Dylan Quick, who is a suspect in the multiple stabbings on the Lone Star Cy-Fair Campus, right, is escorted by Harris County Sherrif’s Office investigators after being questioned Tuesday in Houston. Quick, a student at the school, allegedly went on a building-to-building stabbing attack at the Texas community college Tuesday, wounding at least 14 people — many in the face and neck — before being subdued and arrested, authorities and witnesses said.

Dylan Quick, who is a suspect in the multiple stabbings on the Lone Star Cy-Fair Campus, right, is escorted by Harris County Sherrif’s Office investigators after being questioned Tuesday in Houston.

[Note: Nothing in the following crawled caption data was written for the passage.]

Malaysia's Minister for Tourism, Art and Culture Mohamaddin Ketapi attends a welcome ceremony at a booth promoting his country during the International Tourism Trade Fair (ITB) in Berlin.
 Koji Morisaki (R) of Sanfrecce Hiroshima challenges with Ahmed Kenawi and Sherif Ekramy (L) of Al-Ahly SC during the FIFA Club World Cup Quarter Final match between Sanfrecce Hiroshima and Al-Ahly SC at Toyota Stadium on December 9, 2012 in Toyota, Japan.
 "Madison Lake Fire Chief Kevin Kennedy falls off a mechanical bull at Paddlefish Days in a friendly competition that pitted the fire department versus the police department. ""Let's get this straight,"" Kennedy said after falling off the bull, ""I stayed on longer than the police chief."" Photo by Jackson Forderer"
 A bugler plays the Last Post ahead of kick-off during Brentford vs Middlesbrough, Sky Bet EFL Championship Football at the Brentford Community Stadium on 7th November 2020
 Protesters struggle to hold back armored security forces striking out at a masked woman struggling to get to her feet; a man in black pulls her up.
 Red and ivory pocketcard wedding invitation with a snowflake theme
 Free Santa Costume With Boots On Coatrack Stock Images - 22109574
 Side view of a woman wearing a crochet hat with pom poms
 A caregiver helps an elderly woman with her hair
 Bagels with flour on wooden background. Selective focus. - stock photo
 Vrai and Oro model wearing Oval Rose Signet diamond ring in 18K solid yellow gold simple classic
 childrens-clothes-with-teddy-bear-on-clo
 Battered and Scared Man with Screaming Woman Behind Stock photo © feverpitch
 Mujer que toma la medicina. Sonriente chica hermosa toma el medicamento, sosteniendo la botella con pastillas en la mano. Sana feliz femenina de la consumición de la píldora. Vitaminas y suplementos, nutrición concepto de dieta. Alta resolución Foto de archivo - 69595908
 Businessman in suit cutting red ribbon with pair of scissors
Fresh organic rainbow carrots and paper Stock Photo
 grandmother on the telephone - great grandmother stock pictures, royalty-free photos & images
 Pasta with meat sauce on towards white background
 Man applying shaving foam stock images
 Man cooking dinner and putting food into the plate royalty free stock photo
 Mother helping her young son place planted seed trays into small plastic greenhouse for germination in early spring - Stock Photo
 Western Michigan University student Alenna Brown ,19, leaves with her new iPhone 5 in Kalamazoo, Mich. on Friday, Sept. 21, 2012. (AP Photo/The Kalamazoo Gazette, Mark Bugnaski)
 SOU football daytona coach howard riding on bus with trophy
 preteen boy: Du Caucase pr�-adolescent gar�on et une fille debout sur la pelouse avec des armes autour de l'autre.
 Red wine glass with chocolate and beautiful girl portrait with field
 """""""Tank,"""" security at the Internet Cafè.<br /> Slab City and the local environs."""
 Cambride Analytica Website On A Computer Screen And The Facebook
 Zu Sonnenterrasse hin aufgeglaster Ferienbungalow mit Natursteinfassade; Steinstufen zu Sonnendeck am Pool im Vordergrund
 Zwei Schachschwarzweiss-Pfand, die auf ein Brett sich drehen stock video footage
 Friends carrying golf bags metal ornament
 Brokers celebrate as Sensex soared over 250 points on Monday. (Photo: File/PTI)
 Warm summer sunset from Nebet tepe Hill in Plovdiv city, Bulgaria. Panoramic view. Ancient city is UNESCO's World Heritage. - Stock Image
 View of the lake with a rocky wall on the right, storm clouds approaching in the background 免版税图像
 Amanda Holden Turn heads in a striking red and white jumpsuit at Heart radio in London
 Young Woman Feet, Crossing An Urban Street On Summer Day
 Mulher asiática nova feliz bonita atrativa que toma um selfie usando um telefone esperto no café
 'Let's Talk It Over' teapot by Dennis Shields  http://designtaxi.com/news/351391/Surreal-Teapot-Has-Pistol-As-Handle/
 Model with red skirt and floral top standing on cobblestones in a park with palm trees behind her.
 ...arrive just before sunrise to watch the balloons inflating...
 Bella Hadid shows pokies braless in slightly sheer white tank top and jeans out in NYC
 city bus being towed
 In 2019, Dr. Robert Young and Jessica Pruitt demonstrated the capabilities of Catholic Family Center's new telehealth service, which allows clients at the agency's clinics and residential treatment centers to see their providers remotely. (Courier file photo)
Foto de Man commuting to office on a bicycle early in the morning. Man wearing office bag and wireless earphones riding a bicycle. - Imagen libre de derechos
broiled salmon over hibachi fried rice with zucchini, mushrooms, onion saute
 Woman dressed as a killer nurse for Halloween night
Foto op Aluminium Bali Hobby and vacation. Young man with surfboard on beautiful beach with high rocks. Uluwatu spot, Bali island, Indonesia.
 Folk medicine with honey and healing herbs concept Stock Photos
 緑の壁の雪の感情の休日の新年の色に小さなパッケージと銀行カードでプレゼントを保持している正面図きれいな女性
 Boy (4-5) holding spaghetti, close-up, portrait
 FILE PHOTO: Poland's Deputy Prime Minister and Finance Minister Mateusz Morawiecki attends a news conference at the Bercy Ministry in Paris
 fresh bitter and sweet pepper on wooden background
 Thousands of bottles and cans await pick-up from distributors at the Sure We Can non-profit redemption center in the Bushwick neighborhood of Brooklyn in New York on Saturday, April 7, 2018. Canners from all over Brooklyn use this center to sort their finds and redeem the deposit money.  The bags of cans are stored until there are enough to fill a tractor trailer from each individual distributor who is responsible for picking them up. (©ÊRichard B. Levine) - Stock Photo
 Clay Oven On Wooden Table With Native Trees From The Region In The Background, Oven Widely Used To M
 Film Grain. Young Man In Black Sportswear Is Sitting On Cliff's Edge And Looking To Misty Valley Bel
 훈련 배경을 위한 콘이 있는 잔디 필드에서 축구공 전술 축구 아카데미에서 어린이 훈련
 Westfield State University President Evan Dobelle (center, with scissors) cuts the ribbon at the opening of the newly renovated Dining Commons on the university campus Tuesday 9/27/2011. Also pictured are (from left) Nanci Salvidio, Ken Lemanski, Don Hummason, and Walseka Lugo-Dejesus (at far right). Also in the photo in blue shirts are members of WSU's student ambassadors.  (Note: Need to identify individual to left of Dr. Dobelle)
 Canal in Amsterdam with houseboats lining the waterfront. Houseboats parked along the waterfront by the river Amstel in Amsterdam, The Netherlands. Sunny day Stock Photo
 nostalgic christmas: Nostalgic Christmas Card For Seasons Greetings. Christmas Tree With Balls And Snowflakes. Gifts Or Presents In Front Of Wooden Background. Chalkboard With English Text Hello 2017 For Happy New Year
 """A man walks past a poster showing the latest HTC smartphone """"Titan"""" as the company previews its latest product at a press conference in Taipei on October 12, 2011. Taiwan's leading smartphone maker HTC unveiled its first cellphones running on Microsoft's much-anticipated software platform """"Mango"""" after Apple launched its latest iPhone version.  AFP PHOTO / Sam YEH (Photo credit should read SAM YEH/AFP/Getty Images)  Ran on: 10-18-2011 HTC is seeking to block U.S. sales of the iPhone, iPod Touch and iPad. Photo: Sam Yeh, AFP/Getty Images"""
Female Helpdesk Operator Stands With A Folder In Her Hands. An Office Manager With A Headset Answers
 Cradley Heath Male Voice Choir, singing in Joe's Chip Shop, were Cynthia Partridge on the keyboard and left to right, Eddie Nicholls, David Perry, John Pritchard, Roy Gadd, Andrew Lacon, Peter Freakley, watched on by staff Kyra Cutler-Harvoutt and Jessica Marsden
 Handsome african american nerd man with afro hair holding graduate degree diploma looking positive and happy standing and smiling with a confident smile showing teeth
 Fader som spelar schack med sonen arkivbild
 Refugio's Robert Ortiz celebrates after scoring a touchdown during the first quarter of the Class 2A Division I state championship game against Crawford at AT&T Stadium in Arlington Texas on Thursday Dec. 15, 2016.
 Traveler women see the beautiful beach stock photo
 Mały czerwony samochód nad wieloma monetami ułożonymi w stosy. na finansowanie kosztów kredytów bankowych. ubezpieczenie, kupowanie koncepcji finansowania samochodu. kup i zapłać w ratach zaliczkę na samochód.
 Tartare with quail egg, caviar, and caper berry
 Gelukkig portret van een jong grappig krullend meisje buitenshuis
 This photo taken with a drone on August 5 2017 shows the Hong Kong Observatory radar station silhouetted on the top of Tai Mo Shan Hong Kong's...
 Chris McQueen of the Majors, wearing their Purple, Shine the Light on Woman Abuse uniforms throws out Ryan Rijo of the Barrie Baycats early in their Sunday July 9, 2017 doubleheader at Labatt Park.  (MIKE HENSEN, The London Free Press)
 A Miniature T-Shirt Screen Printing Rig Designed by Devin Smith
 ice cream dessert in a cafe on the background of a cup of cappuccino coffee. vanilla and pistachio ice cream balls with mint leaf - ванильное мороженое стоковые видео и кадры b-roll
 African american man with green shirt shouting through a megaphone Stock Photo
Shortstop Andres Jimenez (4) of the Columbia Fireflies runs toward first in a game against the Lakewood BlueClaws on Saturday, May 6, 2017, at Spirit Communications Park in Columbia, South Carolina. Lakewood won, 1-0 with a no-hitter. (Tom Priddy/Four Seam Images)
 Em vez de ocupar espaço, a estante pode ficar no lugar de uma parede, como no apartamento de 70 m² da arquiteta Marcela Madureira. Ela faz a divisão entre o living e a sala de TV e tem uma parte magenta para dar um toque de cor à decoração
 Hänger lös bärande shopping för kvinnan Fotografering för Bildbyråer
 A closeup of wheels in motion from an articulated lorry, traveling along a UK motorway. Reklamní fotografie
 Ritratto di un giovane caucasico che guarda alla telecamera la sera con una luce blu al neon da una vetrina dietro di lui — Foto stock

Quick, a student at the school, allegedly went on a building-to-building stabbing attack at the Texas community college Tuesday, wounding at least 14 people — many in the face and neck — before being subdued and arrested, authorities and witnesses said. Photo by: AP Photo/Houston Chronicle, Cody Duty

 

The Associated Press

 

CYPRESS, Texas -- Dylan Quick was a shy young man who took out the trash and gardened with his parents, neighbors thought. That image was shattered Tuesday when police accused the 20-year-old of going on a rampage with a knife at a suburban Houston community college and said he later told them he had fantasized for years about stabbing people to death. 

 

The Harris County Sheriff's Office said that about 11:20 a.m. Quick began a building-to-building rampage with a razor-like knife at the Lone Star Community College System in Cypress. He wounded at least 14 people, two critically. 

 

"I can't imagine what would have happened to that young man to make him do something like this. He is very normal," said Magdalena Lopez, 48, who has lived across the street from the Quick family for 15 years. 

 

Quick would say hello when he took out the trash. Sometimes, he would work in the yard with his family. Neighbors, though, did note that he rarely came out alone. 

 

Still, the Quicks were friendly and fit in well with the other families on the block of brick, ranch-style homes. Most were aware that Quick is deaf. A street sign, "Deaf Child In Area," was posted on the block to warn drivers. 

 

"I can't believe he would do it," Lopez added. 

 

But hours after the stabbing attack, Quick was charged with three counts of aggravated assault, and the statement from the sheriff's office said pieces of the blade used in the attack were found in at least one victim and at the scene of the attack. A knife handle was found in a backpack Quick was carrying when he was arrested. Authorities were seen leaving Quick's parents' home with two brown paper bags. 

 

No one answered the door or the phone at the red brick home, though two vehicles were parked in the driveway, one of them a Honda Accord with a license plate that read "DYLAN." It was not immediately known if Quick has an attorney. 

 

The attack began before noon on a sunny spring day, interrupting the careless chatter of Diante Cotton and his friends, who were sitting in the cafeteria when a girl clutching her neck walked in, yelling. 

 

"He's stabbing people, he's stabbing people," Cotton said the girl shouted, his first indication that something was amiss on the normally tranquil campus.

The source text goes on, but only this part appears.